#### What this task involves
Write out all entries word for word.

#### Material
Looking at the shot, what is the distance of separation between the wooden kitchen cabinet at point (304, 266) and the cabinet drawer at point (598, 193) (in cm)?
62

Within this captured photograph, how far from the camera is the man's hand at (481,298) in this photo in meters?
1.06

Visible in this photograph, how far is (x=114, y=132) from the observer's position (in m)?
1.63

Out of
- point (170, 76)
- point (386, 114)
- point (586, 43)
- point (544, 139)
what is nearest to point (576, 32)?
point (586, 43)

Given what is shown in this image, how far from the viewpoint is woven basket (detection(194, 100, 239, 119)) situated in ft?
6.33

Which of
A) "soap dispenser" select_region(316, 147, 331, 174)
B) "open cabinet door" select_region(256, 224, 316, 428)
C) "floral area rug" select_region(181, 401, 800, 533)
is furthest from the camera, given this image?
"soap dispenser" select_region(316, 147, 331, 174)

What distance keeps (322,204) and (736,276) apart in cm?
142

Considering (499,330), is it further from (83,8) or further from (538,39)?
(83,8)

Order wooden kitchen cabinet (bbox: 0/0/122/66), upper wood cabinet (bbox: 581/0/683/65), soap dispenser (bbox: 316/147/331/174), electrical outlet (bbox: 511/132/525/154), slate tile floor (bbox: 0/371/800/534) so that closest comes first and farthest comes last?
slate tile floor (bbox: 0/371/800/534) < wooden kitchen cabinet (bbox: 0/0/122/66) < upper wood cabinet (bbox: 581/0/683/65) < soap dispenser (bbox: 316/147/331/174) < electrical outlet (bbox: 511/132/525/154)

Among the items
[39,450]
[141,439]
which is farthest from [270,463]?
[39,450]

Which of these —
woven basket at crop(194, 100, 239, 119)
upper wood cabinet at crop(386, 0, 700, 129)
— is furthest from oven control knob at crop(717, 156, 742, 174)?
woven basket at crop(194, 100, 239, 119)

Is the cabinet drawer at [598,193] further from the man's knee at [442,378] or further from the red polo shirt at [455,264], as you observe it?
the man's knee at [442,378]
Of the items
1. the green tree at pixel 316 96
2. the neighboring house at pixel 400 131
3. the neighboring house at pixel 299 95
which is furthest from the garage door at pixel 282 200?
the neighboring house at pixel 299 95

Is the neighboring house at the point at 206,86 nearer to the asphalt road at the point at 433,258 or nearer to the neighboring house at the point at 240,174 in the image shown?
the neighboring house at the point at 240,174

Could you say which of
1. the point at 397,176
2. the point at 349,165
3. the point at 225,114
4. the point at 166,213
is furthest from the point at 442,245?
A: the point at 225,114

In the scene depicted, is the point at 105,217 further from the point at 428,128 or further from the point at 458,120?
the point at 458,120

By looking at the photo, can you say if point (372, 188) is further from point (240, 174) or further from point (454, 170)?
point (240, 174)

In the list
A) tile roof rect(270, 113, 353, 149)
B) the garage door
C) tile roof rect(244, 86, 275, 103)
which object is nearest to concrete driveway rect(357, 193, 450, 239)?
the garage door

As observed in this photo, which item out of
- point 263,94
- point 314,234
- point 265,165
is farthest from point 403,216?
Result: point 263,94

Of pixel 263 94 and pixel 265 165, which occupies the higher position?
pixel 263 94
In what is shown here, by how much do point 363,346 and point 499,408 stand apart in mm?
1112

#### Solution to this problem
Looking at the shot, what is the distance of separation between the wooden kitchen cabinet at point (304, 266) and the cabinet drawer at point (598, 193) (in cm)?
62

Within this captured photograph, how far from the camera is the man's hand at (481,298) in this photo in meters?
1.06

Visible in this photograph, how far is (x=114, y=132) from the observer's position (in m)?
1.63

Out of
- point (170, 76)
- point (386, 114)
- point (586, 43)
- point (544, 139)
what is nearest to point (576, 32)?
point (586, 43)

Given what is shown in this image, how far from the viewpoint is woven basket (detection(194, 100, 239, 119)) situated in ft?
6.33

Which of
A) "soap dispenser" select_region(316, 147, 331, 174)
B) "open cabinet door" select_region(256, 224, 316, 428)
C) "floral area rug" select_region(181, 401, 800, 533)
is furthest from the camera, given this image?
"soap dispenser" select_region(316, 147, 331, 174)

What distance keeps (322,204) and (736,276) apart in cm?
142

Considering (499,330), is it further from (83,8) or further from (538,39)?
(83,8)

Order wooden kitchen cabinet (bbox: 0/0/122/66), upper wood cabinet (bbox: 581/0/683/65), soap dispenser (bbox: 316/147/331/174), electrical outlet (bbox: 511/132/525/154), slate tile floor (bbox: 0/371/800/534) so that closest comes first and farthest comes last?
slate tile floor (bbox: 0/371/800/534) < wooden kitchen cabinet (bbox: 0/0/122/66) < upper wood cabinet (bbox: 581/0/683/65) < soap dispenser (bbox: 316/147/331/174) < electrical outlet (bbox: 511/132/525/154)

Among the items
[39,450]
[141,439]
which is farthest from [270,463]?
[39,450]

Which of these —
woven basket at crop(194, 100, 239, 119)
upper wood cabinet at crop(386, 0, 700, 129)
— is furthest from oven control knob at crop(717, 156, 742, 174)?
woven basket at crop(194, 100, 239, 119)

Is the cabinet drawer at [598,193] further from the man's knee at [442,378] or further from the red polo shirt at [455,264], as you observe it?
the man's knee at [442,378]
Of the items
1. the green tree at pixel 316 96
2. the neighboring house at pixel 400 131
3. the neighboring house at pixel 299 95
which is furthest from the garage door at pixel 282 200?
the neighboring house at pixel 299 95

Is the neighboring house at the point at 206,86 nearer to the asphalt road at the point at 433,258 or nearer to the neighboring house at the point at 240,174 in the image shown?
the neighboring house at the point at 240,174

Could you say which of
1. the point at 397,176
2. the point at 349,165
3. the point at 225,114
4. the point at 166,213
is furthest from the point at 442,245?
A: the point at 225,114

In the scene depicted, is the point at 105,217 further from the point at 428,128 or further from the point at 458,120?
the point at 458,120

By looking at the photo, can you say if point (372, 188) is further from point (240, 174) or further from point (454, 170)?
point (240, 174)

In the list
A) tile roof rect(270, 113, 353, 149)
B) the garage door
C) tile roof rect(244, 86, 275, 103)
which object is nearest to concrete driveway rect(357, 193, 450, 239)?
the garage door

As observed in this photo, which item out of
- point 263,94
- point 314,234
- point 265,165
is farthest from point 403,216?
Result: point 263,94

Of pixel 263 94 and pixel 265 165, which occupies the higher position?
pixel 263 94
In what is shown here, by how much do point 363,346 and point 499,408 stand apart in mm?
1112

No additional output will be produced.